Dès la fin d'après-midi, le public était déjà présent le long de la rue Soufflot, qui mène au Panthéon. La cérémonie en leur honneur a débuté à 18h30, et s'est achevée aux alentours de 20h. Les deux cercueils, drapés aux couleurs de la France et portés par des soldats de la Légion étrangère, ont été portés par des soldats de la légion étrangère vers le monument, à l'intérieur duquel le président Emmanuel Macron leur a rendu un ultime hommage avant qu'ils ne rejoignent la crypte.

Le portrait en noir et blanc du communiste panthéonisé a été projeté sur la façade d'un Panthéon illuminé des couleurs du drapeau français – bleu, blanc, rouge – spécialement pour l'occasion. Les cercueils du couple de résistants se sont arrêtés à trois reprises, pour marquer les trois moments clés de la vie de Missak Manouchian : le génocide arménien, son arrivée en France, et enfin, son engagement dans la résistance française, raconte notre envoyé spécial, Baptiste Coulon

« Ma chère Mélinée, dans quelques heures, je ne serai plus de ce monde »

-.-.-

Exercice bref 1:
Répondez aux questions sur l'extrait consacré à l'hommage à Missak Manouchian au Panthéon :
(a) À quelle heure la cérémonie a-t-elle débuté ?
(b) De quelles couleurs le Panthéon était-il illuminé ?
(c) Combien de fois les cercueils se sont-ils arrêtés ?
Exercice bref 2:
Rédigez la suite de l'extrait sur l'hommage à Missak Manouchian au Panthéon, en reprenant après sa dernière phrase.
Les lignes de données proviennent d'une source distincte de l'extrait.

-.-.-

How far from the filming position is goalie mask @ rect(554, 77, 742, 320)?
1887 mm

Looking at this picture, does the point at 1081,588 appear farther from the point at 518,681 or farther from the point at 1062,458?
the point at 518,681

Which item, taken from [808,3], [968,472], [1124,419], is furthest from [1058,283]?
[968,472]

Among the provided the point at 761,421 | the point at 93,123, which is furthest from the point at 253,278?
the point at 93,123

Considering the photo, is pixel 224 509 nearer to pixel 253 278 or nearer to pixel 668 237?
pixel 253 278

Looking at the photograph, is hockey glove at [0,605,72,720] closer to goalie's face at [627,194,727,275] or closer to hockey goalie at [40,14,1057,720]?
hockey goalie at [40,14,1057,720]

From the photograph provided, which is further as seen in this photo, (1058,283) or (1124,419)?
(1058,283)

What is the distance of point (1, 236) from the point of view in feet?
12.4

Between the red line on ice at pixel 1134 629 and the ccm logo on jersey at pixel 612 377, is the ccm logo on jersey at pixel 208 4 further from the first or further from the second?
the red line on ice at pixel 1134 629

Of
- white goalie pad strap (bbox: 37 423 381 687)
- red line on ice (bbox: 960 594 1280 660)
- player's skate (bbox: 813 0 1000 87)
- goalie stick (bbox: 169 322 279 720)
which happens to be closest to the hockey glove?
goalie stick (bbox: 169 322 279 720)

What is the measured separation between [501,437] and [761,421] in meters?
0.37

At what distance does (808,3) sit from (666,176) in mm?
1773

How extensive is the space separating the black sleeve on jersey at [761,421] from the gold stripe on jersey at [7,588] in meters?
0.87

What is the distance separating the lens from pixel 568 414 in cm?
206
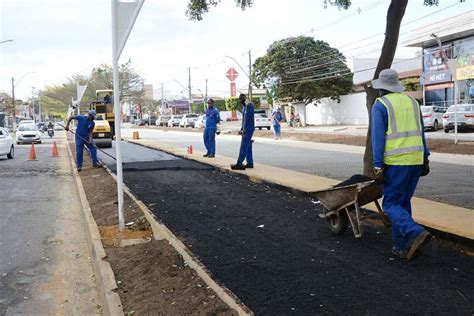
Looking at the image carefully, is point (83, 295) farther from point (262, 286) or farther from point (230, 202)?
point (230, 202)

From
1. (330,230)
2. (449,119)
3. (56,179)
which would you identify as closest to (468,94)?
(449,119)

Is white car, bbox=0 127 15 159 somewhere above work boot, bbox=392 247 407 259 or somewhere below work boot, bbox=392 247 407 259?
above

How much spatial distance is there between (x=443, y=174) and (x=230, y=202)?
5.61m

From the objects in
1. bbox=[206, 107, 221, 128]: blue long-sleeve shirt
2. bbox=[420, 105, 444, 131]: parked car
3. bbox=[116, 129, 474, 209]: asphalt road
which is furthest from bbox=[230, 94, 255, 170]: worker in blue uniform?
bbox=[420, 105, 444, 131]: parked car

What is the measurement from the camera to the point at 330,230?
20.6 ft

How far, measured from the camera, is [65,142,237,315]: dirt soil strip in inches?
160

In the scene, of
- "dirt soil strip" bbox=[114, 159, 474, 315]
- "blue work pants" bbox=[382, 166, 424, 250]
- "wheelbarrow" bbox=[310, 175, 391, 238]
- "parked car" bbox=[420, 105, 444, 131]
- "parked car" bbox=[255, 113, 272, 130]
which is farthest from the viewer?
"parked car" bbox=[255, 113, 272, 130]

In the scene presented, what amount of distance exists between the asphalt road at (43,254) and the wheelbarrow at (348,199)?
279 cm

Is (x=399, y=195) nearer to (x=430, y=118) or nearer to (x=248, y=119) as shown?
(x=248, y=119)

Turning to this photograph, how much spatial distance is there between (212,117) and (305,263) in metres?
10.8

-.-.-

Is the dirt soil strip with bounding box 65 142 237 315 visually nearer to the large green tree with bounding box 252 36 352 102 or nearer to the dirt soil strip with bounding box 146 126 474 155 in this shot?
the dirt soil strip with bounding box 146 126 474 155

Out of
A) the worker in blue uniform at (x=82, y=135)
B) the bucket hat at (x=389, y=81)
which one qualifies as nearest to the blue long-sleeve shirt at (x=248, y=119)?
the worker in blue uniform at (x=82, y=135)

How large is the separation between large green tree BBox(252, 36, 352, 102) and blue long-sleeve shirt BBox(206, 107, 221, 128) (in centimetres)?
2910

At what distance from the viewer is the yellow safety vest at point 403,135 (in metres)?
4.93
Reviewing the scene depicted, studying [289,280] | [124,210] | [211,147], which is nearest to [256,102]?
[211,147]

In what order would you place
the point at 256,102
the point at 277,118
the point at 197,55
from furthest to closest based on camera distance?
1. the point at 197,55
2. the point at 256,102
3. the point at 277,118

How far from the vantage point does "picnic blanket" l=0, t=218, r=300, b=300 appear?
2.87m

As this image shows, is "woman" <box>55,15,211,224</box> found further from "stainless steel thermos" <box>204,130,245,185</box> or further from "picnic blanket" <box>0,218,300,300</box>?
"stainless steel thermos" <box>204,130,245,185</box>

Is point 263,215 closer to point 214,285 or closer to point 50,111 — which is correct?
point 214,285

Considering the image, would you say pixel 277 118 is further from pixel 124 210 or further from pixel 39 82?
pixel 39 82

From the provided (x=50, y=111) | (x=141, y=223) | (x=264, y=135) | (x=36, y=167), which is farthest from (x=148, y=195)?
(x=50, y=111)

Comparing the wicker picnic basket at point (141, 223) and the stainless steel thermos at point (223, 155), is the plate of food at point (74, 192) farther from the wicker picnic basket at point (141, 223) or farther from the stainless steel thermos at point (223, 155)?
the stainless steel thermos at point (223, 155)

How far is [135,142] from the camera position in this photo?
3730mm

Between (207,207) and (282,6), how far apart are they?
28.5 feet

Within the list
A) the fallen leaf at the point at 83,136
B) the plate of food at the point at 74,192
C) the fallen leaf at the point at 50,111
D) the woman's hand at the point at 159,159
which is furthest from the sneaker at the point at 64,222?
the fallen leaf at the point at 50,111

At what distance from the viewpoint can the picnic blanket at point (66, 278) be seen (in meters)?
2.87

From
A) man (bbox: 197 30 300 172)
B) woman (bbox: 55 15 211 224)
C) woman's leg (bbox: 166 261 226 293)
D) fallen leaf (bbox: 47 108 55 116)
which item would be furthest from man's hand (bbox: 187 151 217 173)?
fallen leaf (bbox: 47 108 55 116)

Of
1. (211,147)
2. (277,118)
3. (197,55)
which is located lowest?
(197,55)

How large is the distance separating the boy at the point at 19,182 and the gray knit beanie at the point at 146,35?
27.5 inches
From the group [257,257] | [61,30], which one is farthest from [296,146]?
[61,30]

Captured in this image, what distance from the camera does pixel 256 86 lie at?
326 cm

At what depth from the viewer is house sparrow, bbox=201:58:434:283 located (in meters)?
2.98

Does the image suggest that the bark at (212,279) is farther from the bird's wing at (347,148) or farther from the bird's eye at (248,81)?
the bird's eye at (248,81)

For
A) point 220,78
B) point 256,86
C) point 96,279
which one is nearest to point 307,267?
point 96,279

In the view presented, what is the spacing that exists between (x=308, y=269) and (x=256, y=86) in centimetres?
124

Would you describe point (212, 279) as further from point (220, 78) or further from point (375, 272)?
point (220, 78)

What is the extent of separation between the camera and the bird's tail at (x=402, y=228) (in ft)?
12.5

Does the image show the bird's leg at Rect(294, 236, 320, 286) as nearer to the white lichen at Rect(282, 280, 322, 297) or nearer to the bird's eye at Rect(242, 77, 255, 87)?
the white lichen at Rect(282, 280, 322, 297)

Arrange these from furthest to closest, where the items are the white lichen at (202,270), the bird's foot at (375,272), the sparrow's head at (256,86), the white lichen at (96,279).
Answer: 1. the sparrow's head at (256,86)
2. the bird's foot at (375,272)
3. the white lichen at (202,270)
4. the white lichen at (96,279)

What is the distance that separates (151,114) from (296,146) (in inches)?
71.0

-.-.-

Réponse 1:
(a) À 18h30.
(b) Bleu, blanc, rouge, les couleurs du drapeau français.
(c) À trois reprises.

Réponse 2:
Au premier arrêt, 90 enfants de la chorale de la maîtrise populaire de l’opéra comique de Paris ont interprété « Ils sont tombés », une chanson du chanteur franco-arménien Charles Aznavour, dont le thème principal est le génocide arménien. Au deuxième arrêt, quatre comédiens ont lu des extraits de textes issus des carnets de Missak Manouchian dans lequel il raconte son amour de la France, de sa culture et de sa langue. 

Enfin, au troisième arrêt, c’est Missak Manouchian le résistant qui a été évoqué. « Le Chant des partisans » est entonné par le chœur de l’armée française : l’interprétation de « L’Affiche rouge » par le groupe Feu Chatterton, une reprise d’une musique de Léo Ferré, qui reprend les derniers mots de Missak Manouchian adressé à son épouse dans une ultime lettre quelques heures avant d’être fusillé. « Ma chère Mélinée, ma petite orpheline bien-aimée. Dans quelques heures, je ne serai plus de ce monde » : les premiers mots de sa lettre à sa bien-aimée, lus par Patrick Bruel, ont percé le silence, à la nuit tombante, dans un moment saisissant d'émotion.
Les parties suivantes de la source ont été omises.